Dans son dernier roman, Je ne suis pas une héroïne, Nicolas Fargues mettait en scène une jeune Française d’origine camerounaise, « une Noire si parfaite, si peu noire, si blanche aux y eux des Blancs». Les personnages que l’on rencontre au gré des quinze nouvelles d’Attache le coeur prolongent celui de Géralde et ses tourments face au poids des identités. Ils sont français ou camerounais, blancs ou noirs, vivent ici ou là-bas, se confient à travers des monologues. On croise l’une de ces « Blanches à nègres », attirées par la chair fraîche, et René - « vieux, gros et moche » - qui a fui une France névrosée et qui préfère la compagnie des «petites » venant « chasser le Blanc». Marie-Marthe, femme de ménage qui élève seule ses cinq enfants en banlieue parisienne sans se plaindre de rien, demeure sidérée par ces Français pourris gâtés, ces « gens aussi fades, malpolis et malpropres ». Claude, Française blanche qui vit au Cameroun depuis quarante ans, peine toujours à faire comprendre à ses compatriotes son choix de vie: « J’avais vingt-cinq coépouses et j’étais très amoureuse de mon mari. » Si l’auteur d’Au pays du p’tit a souvent croqué avec autant de talent que de cruauté les moeurs et les mentalités françaises, ses Instantanés camerounais (sous-titre du recueil), tout en perpétuant l’exercice, n’épargnent personne. Au néocolonialisme, au sentiment de supériorité « incrusté dans l’ADN du Blanc, au même titre que sa couperose ou l’arête proéminente de son nez » répondent d’autres préjugés, des archaïsmes et des traditions irrationnelles. Nul manichéisme chez Nicolas Fargues dont les tranches de vie sont d’une force et d’un naturel rares. Déchirés entre attraction et répulsion, confrontés au désir numérique et aux irréductibles différences, les êtres qu’il peint nous touchent par leurs contradictions, leurs paradoxes.

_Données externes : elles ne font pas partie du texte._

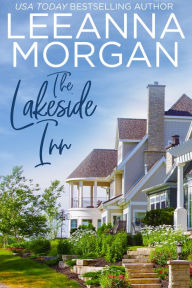 Title: The Lakeside Inn: A Sweet Small Town Romance, Author: Leeanna Morgan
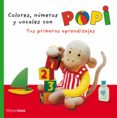 colores, numeros y vocales con popi. tus primeros aprendizajes-helen oxenbury-9788408064251 colores, numeros y vocales con popi. tus primeros aprendizajes-helen oxenbury-9788408064251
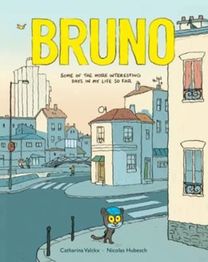 Bruno: Some of the More Interesting Days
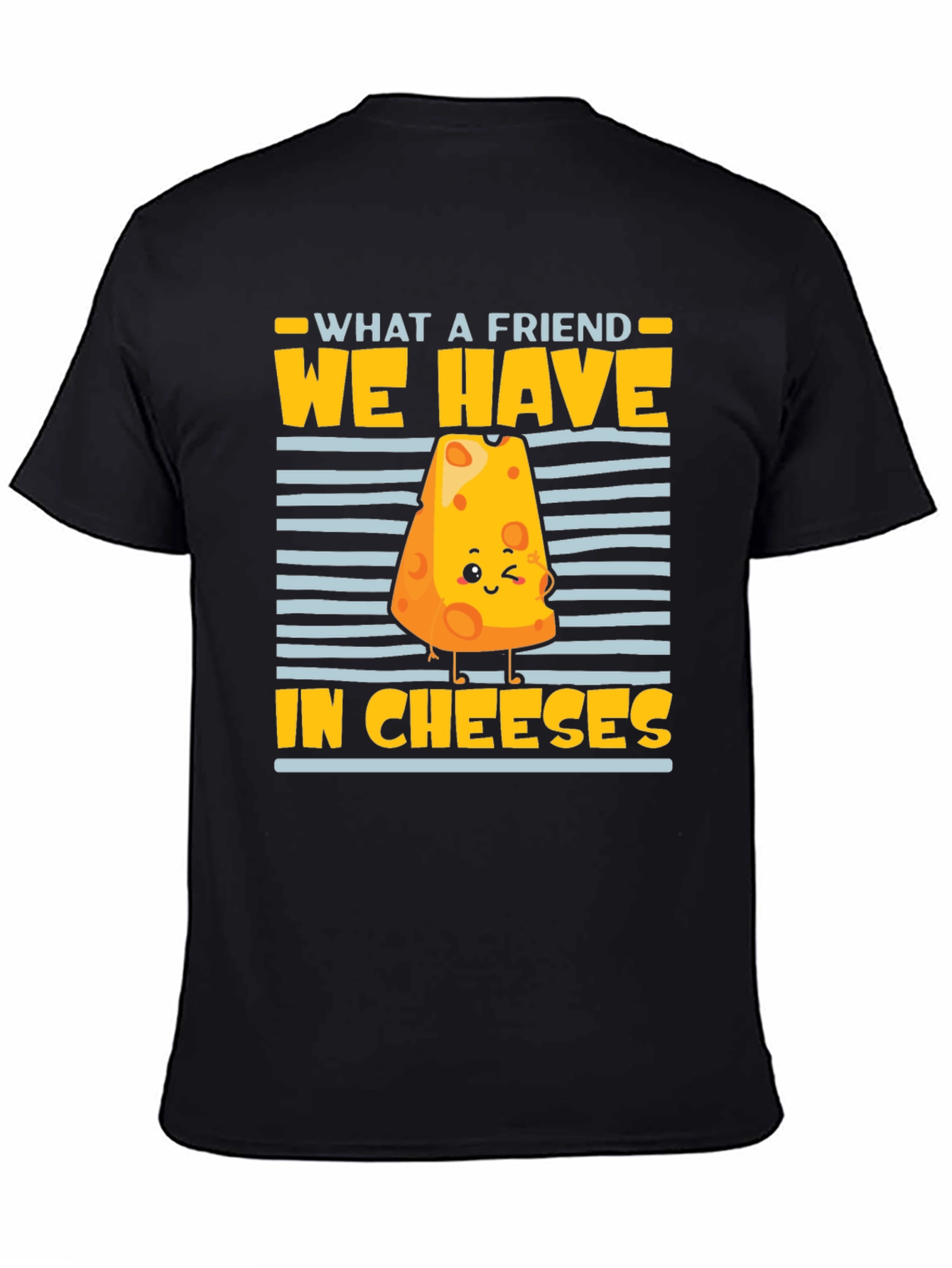 What a Friend We Have in Cheeses Graphic Tee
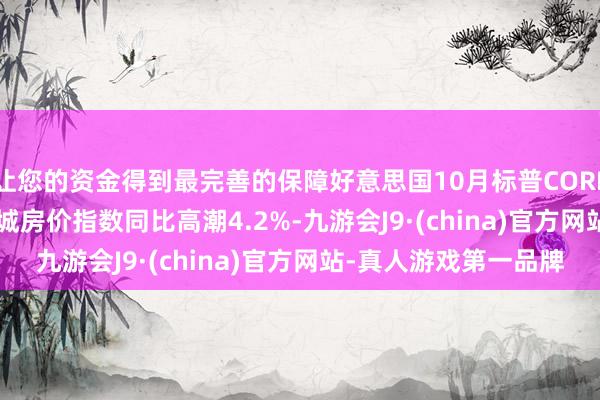 让您的资金得到最完善的保障好意思国10月标普CORELOGIC凯斯-席勒20城房价指数同比高潮4.2%-九游会J9·(china)官方网站-真人游戏第一品牌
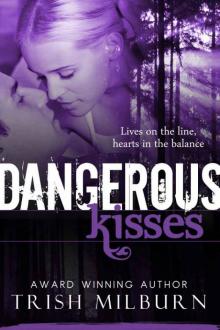Dangerous Kisses Read online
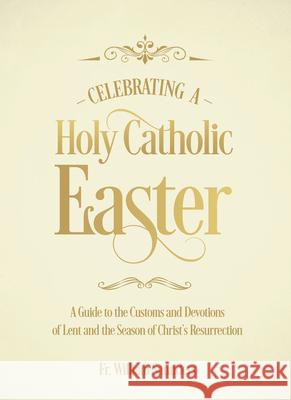 Celebrating a Holy Catholic Easter: A Guide to the Customs and Devotions of Lent and the Season of Christ's Resurrection William P. Saunders 9781505114218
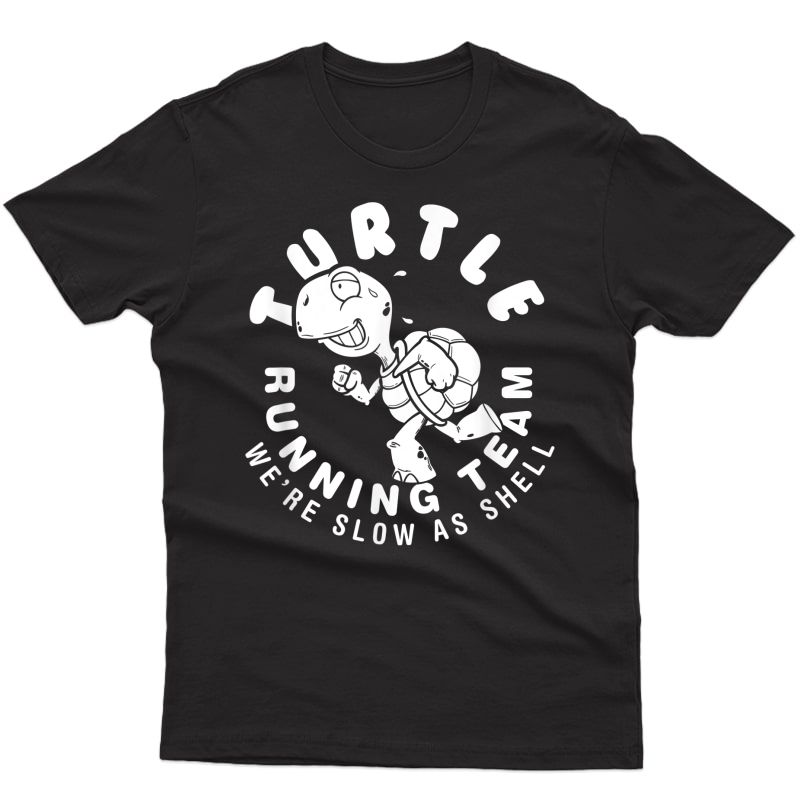 Turtle Running Team T-shirt Funny Saying Sarcastic Marathon T-shirt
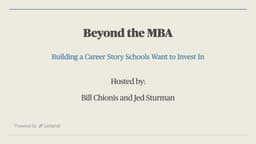 Beyond the MBA: Building a Career Story Schools Want to Invest In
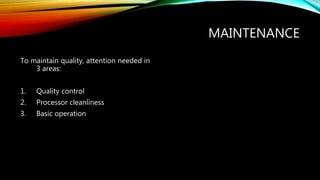 MAINTENANCE
To maintain quality, attention needed in
3 areas:
1. Quality control
2. Processor cleanliness
3. Basic operation
 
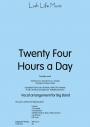 TWENTY FOUR HOURS A DAY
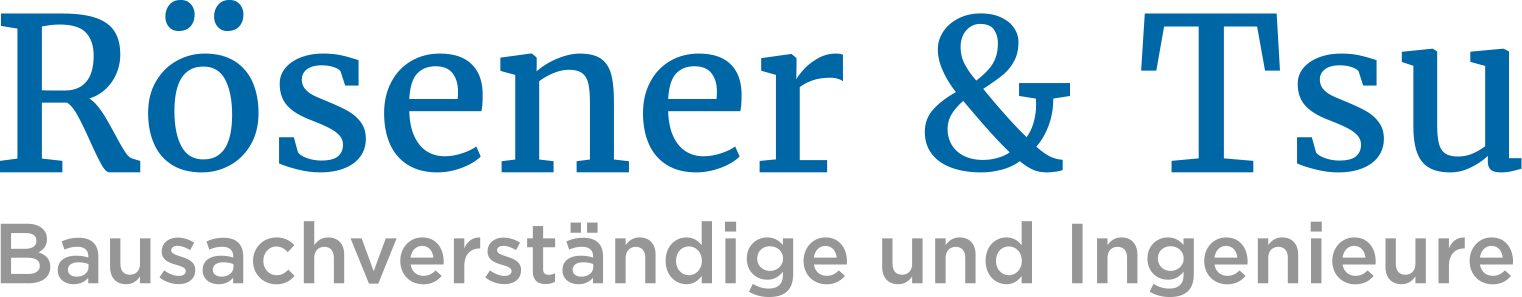 Rösener & Tsu GmbH | Bausachverständige und Ingenieure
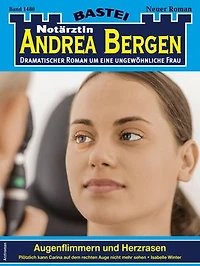 Notärztin Andrea Bergen 1480: Augenflimmern und Herzrasen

« On n’est vraiment bien nulle part »
A l’instar de Julien, jeune expatrié qui, dépouillé et agressé dans un stade, se met déjà à devenir tout ce qu’il n’avait jamais voulu être. Ou de Bruno, affligé par la pauvreté culturelle, gastronomique, architecturale d’un pays corrompu, désorganisé, sans mémoire et qui pourtant, de retour à La Rochelle, ressent une inexplicable nostalgie pour Douala. Ou encore de Sylvie, jeune femme noire découvrant que le fait qu’elle sorte avec des Blancs posait un problème aux hommes noirs englués dans leur « pathologique obsession qu’ils ont de toujours finir par se définir par rapport aux Blancs ». Dans ce choc des cultures et des origines, l’incompréhension semble être la chose la mieux partagée. Ce constat est fait sans colère, mais plutôt avec la sagesse amusée de celui qui aime démasquer les mensonges et les hypocrisies. « On n’est vraiment bien nulle part », lâche à un moment un personnage. Cela aurait pu être le titre de ce livre tour à tour drôle, grave, désenchanté, qui va droit au coeur.